The three-year-old was rescued from the home after his 12-year-old brother was alerted to the fire by a smoke alarm.
"He was downstairs and he heard the smoke alarm going off upstairs, he went up to investigate. He has seen smoke and fire and got his younger brother and took him downstairs.
"Then he went to go back up to put the fire out. But neither he nor his mother could make his way up due to the conditions," said Senior Fire Investigator, Mike McEnaney.
The fire was first reported at 4.40pm on Monday.
When the fire service arrived they immediately searched the second storey where the blaze was already "well involved" after the mother told them one child was unaccounted for.
"The first actions were to commence a search of the upper floor and they found her almost straight away," said McEnaney.
The attending fire crew and then an ambulance team performed CPR on the child, but attempts to revive her were unsuccessful.
An aunt of the girl posted a photo of her on Instagram, saying "rest in peace to my neice Anaseini Ma'asi".
It is thought to be the first child fatality in a house fire since 2010. Since then children have been responsible for starting more than 200 house fires.
The death is a lesson in the dangers of matches and lighters in the hands of young children and the importance of smoke alarms, the fire service said.
"Every year we get scores of fires started by children under the age of five playing with lighters or matches. The real message is for adults, consider what you are doing with your lighters, consider where you place your matches," said National Manager Fire Investigation and Arson, Peter Wilding.

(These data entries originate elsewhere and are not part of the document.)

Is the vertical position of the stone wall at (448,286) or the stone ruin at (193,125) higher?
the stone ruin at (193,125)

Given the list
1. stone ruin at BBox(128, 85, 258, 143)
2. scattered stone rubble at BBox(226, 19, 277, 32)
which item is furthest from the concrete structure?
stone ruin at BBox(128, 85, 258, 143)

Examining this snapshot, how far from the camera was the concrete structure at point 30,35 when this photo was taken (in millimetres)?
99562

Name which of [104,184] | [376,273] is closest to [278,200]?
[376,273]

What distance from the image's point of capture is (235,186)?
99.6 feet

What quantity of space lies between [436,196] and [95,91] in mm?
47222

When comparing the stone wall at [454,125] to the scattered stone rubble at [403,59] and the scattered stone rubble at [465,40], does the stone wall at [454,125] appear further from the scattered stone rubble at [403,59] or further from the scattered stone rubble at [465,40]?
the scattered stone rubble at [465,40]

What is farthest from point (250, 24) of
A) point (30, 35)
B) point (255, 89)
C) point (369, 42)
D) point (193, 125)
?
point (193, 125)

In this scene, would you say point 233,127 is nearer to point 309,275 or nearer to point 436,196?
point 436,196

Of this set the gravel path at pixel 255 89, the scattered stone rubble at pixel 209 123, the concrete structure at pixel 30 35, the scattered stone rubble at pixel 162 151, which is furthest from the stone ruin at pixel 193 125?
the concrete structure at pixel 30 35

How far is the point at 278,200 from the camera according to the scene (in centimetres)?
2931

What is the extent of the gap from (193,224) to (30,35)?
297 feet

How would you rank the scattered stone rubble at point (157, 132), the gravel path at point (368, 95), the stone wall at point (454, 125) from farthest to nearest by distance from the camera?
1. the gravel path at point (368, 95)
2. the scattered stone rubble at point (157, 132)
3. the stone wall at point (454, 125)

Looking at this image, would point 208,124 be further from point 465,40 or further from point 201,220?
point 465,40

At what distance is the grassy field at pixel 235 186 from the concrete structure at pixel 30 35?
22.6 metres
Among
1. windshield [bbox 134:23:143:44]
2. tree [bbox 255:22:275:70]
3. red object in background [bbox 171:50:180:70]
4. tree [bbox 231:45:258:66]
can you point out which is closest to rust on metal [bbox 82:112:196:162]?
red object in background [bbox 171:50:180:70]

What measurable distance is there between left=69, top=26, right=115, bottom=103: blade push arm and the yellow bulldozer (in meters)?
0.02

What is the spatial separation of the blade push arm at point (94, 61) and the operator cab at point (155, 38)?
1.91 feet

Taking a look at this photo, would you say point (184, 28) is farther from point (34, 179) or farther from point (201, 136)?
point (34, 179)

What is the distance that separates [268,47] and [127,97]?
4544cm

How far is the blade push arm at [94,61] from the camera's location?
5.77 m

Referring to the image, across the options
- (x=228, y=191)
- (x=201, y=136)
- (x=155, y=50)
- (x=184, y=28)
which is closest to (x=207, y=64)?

Anaseini was described as a "girly girl" to TV3 news.
"She was so beautiful, she was a lovely girl," neighbour Lupe Vai told TV3.
The two-storey unit was left severely damaged by the blaze, according to a witness.
"The windows are all burnt out, it looks like there was quite an inferno upstairs," said Tom Hamilton, whose daughter Teresa lives in a neighbouring unit.
His daughter saw the child pulled from the burning building and the failed attempts to save her.
"It’s a bit of a sad situation, she is pretty upset about it," Hamilton said.
The children in the complex would often play together, he said.
"The little girl was playing with my grandson on the weekend. I don’t know how all the kids up there are going to get on now, now one of them is gone," Hamilton said.